Gov. Josh Green is forming a group of experts and advocates to help formulate the state’s climate resilience policy. He’s calling it a Climate Advisory Team, but perhaps the group should more accurately be nicknamed the “Green Team,” since its focus is as much on money as climate. The team will advise the administration on how to set aside adequate funding to mitigate disaster risks and other needs created by climate change.
Green named some team members Thursday, calling them “our best thinkers in the state on this topic”; they include representatives of an investment banking firm involved in California utility wildfire mitigation, a law firm with wildfire experience and a wildfire litigation defense firm. Because complex monetary and legal analysis will be required of the team, including these experts is appropriate.
Green says other “stakeholders” will also be included, and a representative whose guiding concern is protecting interests of state residents and taxpayers must be among them.

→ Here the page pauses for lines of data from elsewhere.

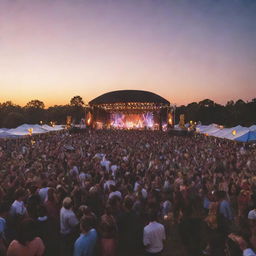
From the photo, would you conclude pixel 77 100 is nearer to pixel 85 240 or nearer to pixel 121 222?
pixel 121 222

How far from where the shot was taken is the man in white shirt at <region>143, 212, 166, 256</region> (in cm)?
346

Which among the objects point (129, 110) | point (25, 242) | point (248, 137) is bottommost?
point (25, 242)

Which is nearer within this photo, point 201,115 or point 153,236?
point 153,236

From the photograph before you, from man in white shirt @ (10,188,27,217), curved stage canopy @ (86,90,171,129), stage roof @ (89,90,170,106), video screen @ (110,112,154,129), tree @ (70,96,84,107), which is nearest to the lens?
man in white shirt @ (10,188,27,217)

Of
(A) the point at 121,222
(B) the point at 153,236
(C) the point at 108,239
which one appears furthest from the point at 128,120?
(C) the point at 108,239

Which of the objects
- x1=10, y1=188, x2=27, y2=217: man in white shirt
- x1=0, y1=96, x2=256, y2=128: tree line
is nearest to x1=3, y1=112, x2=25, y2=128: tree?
x1=0, y1=96, x2=256, y2=128: tree line

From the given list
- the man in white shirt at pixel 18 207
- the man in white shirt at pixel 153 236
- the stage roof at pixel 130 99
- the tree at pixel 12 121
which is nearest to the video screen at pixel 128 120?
the stage roof at pixel 130 99

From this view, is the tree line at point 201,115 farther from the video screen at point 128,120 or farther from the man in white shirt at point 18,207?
the man in white shirt at point 18,207

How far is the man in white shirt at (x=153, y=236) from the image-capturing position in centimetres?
346

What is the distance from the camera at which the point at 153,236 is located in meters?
3.47

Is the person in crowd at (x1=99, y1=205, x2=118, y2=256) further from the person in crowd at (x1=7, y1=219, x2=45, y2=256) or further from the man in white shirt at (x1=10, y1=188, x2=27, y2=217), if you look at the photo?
the man in white shirt at (x1=10, y1=188, x2=27, y2=217)

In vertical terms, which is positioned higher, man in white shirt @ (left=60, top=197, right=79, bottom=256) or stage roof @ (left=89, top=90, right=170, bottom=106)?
stage roof @ (left=89, top=90, right=170, bottom=106)

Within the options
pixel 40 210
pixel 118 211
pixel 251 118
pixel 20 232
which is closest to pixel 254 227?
pixel 118 211

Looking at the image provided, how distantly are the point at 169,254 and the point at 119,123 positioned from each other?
42743 mm
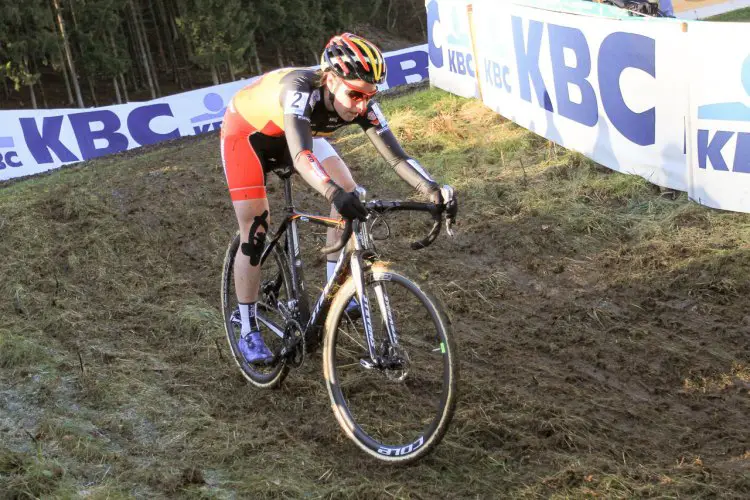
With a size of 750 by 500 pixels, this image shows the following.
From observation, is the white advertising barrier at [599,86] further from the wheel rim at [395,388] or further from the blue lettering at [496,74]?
the wheel rim at [395,388]

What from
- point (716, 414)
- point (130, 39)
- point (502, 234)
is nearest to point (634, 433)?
point (716, 414)

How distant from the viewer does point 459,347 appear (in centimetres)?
592

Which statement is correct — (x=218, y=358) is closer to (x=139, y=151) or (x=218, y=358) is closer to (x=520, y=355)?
(x=520, y=355)

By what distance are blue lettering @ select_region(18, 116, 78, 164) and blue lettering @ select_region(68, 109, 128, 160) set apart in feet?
1.17

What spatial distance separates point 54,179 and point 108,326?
6.31m

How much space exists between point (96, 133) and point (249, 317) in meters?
15.6

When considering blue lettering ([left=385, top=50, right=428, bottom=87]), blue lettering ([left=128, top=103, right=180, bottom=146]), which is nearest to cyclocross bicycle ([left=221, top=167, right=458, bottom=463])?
blue lettering ([left=128, top=103, right=180, bottom=146])

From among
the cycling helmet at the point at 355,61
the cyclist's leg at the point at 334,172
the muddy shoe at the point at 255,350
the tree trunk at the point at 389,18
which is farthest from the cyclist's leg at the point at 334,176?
the tree trunk at the point at 389,18

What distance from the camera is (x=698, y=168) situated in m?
7.95

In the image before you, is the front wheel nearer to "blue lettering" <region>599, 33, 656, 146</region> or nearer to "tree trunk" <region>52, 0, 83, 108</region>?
"blue lettering" <region>599, 33, 656, 146</region>

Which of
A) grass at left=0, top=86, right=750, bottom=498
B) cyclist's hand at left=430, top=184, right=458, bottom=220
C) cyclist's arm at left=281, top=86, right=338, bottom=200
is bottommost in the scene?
grass at left=0, top=86, right=750, bottom=498

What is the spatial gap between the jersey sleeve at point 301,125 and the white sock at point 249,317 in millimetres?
1273

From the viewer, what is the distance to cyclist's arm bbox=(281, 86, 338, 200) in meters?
4.36

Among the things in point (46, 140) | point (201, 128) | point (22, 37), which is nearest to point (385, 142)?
point (46, 140)
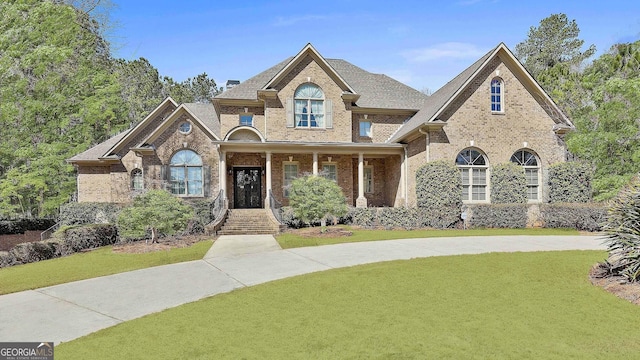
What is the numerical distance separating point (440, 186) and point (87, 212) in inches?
757

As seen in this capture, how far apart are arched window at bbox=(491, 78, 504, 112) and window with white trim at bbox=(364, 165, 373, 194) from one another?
8.04 meters

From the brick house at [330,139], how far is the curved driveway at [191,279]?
284 inches

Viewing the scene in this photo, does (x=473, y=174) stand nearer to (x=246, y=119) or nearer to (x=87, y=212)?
(x=246, y=119)

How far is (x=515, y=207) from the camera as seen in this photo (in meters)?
17.6

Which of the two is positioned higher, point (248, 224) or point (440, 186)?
point (440, 186)

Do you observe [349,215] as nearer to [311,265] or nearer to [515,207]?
[515,207]

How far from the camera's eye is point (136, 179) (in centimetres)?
2270

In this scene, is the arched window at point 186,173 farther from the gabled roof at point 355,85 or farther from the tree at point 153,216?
the tree at point 153,216

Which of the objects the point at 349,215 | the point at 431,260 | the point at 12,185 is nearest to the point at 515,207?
the point at 349,215

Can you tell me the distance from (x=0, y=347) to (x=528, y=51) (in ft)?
185

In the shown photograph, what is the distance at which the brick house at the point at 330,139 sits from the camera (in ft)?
63.1

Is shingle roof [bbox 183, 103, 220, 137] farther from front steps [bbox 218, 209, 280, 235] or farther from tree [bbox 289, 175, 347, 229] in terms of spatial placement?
tree [bbox 289, 175, 347, 229]

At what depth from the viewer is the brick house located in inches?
757

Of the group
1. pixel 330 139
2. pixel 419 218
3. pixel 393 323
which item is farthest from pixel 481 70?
pixel 393 323
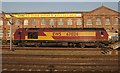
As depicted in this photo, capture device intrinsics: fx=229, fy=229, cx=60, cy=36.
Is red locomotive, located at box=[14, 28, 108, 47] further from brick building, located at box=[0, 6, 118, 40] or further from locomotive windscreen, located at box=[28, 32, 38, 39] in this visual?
brick building, located at box=[0, 6, 118, 40]

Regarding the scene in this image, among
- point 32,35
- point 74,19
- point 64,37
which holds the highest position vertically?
point 74,19

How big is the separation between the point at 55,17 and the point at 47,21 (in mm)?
2480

As it stands, it’s concerning that the former CEO (until 2023) of Hawaii real estate investment firm Alexander &Baldwin has been named chair, in that A&B has been a key figure in water- and land-use battles on Maui for decades. In the aftermath of the Lahaina fire, the governor has acknowledged that many locals are wary of an imbalance of influence on state policy by large landowners. He must avoid reinforcing this suspicion by taking pains to provide maximum transparency and public input on advisory team actions.
The governor formed the advisory team to address issues in bills he’d supported that did not pass through the Legislature this year. All of them are climate- or conservation-related, but also focus on authorizing and regulating the collecting and/or setting aside of greenbacks — millions of them.
One bill would have allowed utility Hawaiian Electric to borrow money to pay for reducing or mitigating wildfire risks by issuing bonds at a lower interest rate than it could otherwise access — saving the company money from a standard bond issue, but nonetheless hooking in customers to pay the bonds back via higher rates.
Another would have authorized allocation of state money to create a property damage compensation fund that would also be contributed to by likely culprits in any future damaging wildfire.
The third, Green’s proposed climate impact fee aka “Green fee,” would be imposed on visitors, potentially as an add-on to the transient occupancy tax charged on hotel stays, and would pay for climate remedies such as strengthening or rebuilding infrastructure impacted by rising sea levels.
Green’s also concerned about insurance companies quitting Hawaii because of disaster risks, and wants to analyze state actions — also likely to be costly — to mitigate against that.
Deciding how much money to spend on climate-related ventures is always going to be a balancing act, since the state’s assets aren’t unlimited. The destructive Maui fires show how catastrophically costly disasters can be, and climate change also poses an outsized threat for Hawaii, as an island state — creating a need to adapt conservation efforts, agriculture, existing infrastructure, water supply and disaster planning and prevention.
Green is right to look ahead and seek expert advice on how the state and stakeholders, including state taxpayers and utility ratepayers, pay for wildfire mitigation and property damage in a disaster. The governor is also absolutely correct to get serious about planning for infrastructure costs related to climate change. What’s necessary here is that the money Hawaii gathers up is also sustainably sourced — harvested without driving the already overtaxed and overstretched median income resident into extinction, or driving the economic ecosystem out of balance by diverting resources to powerful interests.